Some other things taught could be plainly wrong. A friend from Germany was told to not use constructions like “I’ll give you the book” but always use the construction with a preposition “I’ll give the book to you”. This is, of course, bonkers: the first construction is a double object construction, perfectly grammatical and frequently used in English! In fact, double object constructions have been a feature of English going back to the time when nouns still had cases and could go just about anywhere in the sentence.

Another friend from Hong Kong (where English is actually an official language and many are bilingual), recalls being told in English class that you must not use the expression ‘long time no see’ as it is “Chinglish” and therefore not proper. Of course this expression is well established in English, even if its origin is likely to be a mapping of English words onto some Chinese variety1:

好久 = long time
不 = no
见 = see1

This example shows some of the problematic attitudes towards post-colonial English varieties, and how these attitudes can even be internalised by the speakers themselves; the fact that this expression has its origins in Chinese overshadows how fixed the expression is in standard English, so much so that this English teacher wanted their students to distance themselves from it.
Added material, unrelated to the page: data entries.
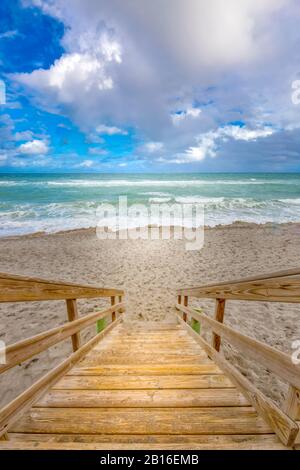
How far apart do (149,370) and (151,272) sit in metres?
6.76

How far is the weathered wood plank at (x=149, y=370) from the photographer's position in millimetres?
2195

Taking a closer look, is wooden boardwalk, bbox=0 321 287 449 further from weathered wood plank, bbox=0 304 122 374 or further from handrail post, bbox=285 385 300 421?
weathered wood plank, bbox=0 304 122 374

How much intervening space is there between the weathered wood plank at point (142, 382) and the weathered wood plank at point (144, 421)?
0.32 meters

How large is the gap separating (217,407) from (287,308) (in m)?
5.30

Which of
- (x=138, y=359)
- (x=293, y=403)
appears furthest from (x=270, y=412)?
(x=138, y=359)

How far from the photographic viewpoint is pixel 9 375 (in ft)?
12.2

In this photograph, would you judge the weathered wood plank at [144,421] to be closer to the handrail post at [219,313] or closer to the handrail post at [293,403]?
the handrail post at [293,403]

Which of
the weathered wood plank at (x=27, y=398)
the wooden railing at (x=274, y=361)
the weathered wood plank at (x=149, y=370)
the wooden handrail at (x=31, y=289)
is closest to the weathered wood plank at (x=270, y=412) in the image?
the wooden railing at (x=274, y=361)

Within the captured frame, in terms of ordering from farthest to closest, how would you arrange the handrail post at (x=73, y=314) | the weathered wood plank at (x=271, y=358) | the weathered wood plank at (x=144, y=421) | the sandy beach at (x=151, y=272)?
the sandy beach at (x=151, y=272)
the handrail post at (x=73, y=314)
the weathered wood plank at (x=144, y=421)
the weathered wood plank at (x=271, y=358)

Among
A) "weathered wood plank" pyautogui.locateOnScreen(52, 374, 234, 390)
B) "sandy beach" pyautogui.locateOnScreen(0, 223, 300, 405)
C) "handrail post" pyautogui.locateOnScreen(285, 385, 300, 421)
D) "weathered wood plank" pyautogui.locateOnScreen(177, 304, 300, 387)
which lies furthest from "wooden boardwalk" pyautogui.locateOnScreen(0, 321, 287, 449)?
"sandy beach" pyautogui.locateOnScreen(0, 223, 300, 405)

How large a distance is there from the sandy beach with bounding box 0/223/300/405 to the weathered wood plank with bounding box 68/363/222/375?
166 centimetres

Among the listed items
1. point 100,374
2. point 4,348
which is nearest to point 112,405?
point 100,374

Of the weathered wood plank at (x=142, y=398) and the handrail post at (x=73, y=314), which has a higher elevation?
the handrail post at (x=73, y=314)

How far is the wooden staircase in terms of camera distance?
1.21m
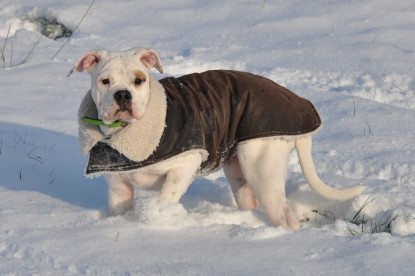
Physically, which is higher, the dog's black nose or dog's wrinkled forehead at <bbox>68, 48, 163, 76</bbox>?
dog's wrinkled forehead at <bbox>68, 48, 163, 76</bbox>

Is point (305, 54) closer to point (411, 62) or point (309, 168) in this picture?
point (411, 62)

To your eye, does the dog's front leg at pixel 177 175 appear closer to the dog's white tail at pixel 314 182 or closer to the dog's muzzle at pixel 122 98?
the dog's muzzle at pixel 122 98

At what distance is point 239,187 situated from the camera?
204 inches

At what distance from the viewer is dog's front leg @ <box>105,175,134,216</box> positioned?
15.7 feet

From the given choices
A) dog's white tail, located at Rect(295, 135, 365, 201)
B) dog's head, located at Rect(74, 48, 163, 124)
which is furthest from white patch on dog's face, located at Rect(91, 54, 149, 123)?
dog's white tail, located at Rect(295, 135, 365, 201)

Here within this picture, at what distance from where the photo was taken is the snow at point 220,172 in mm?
3943

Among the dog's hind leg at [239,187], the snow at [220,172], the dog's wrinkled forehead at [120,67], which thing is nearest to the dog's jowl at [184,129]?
the dog's wrinkled forehead at [120,67]

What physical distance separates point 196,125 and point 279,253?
0.98 meters

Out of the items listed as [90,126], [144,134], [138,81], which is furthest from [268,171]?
[90,126]

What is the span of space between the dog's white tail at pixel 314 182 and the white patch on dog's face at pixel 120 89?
101 centimetres

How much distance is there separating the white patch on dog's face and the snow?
0.51 metres

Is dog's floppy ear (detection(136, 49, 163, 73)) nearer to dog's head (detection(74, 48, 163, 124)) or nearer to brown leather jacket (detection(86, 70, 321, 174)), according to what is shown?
dog's head (detection(74, 48, 163, 124))

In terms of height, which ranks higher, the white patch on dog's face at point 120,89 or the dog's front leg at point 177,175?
the white patch on dog's face at point 120,89

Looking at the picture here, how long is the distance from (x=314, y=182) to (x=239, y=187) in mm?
478
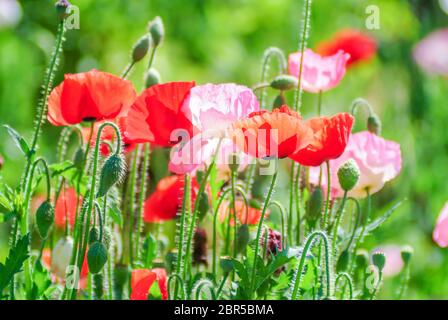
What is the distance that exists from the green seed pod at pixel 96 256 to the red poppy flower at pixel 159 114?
15 cm

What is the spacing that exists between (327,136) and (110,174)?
10.2 inches

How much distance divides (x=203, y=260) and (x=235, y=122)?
37 cm

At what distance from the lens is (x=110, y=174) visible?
1103 millimetres

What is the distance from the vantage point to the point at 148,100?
3.73ft

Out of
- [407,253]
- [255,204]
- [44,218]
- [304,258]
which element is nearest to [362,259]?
[407,253]

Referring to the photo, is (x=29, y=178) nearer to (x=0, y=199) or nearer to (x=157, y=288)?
(x=0, y=199)

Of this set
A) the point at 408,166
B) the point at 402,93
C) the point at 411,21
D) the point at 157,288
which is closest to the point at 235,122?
the point at 157,288

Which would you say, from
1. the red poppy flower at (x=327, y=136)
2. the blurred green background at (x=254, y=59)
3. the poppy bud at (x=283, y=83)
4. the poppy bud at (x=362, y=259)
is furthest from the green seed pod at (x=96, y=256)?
the blurred green background at (x=254, y=59)

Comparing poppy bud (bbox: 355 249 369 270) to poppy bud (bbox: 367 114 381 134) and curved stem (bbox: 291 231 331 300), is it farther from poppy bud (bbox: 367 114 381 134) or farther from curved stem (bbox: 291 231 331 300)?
curved stem (bbox: 291 231 331 300)

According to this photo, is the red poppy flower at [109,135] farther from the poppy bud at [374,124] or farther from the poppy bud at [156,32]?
the poppy bud at [374,124]

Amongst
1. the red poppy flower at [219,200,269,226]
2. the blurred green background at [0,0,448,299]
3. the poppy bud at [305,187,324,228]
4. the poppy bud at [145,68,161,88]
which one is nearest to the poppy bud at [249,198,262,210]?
the red poppy flower at [219,200,269,226]

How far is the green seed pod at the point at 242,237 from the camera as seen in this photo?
1229mm

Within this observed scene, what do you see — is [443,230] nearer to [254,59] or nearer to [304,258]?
[304,258]

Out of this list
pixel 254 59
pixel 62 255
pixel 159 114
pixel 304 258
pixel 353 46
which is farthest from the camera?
pixel 254 59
In general, post-colonial English varieties such as Chinese or Indian English do not have the same status as, for example, British or Australian English, and this is often due to mere ignorance: linguistic innovations in such varieties are often seen as imperfections, features of foreign accents, because many do not understand that they are spoken as a first language.

Image source.

Even if American English is much more accepted in Swedish schools today, the idea that one form of English is more appropriate to be taught still remains. Sure, there is a point in teaching one style of English when it comes to formal writing, but this is a much later stage in most people’s English education. Teaching English-learning children that certain forms of English are wrong, despite that they’ve heard them being used and already have acquired them, might affect their confidence in speaking English – and may have more severe confidence effects for those who speak a post-colonial English variety as a first language. As always, prescriptivism disallows variation, and thus makes languages way more boring.

Footnotes

1The expression first appears in American English.

2Thanks Riccardo for providing the Mandarin translation! The mapping works on Cantonese as well, and it is unclear which language is the origin.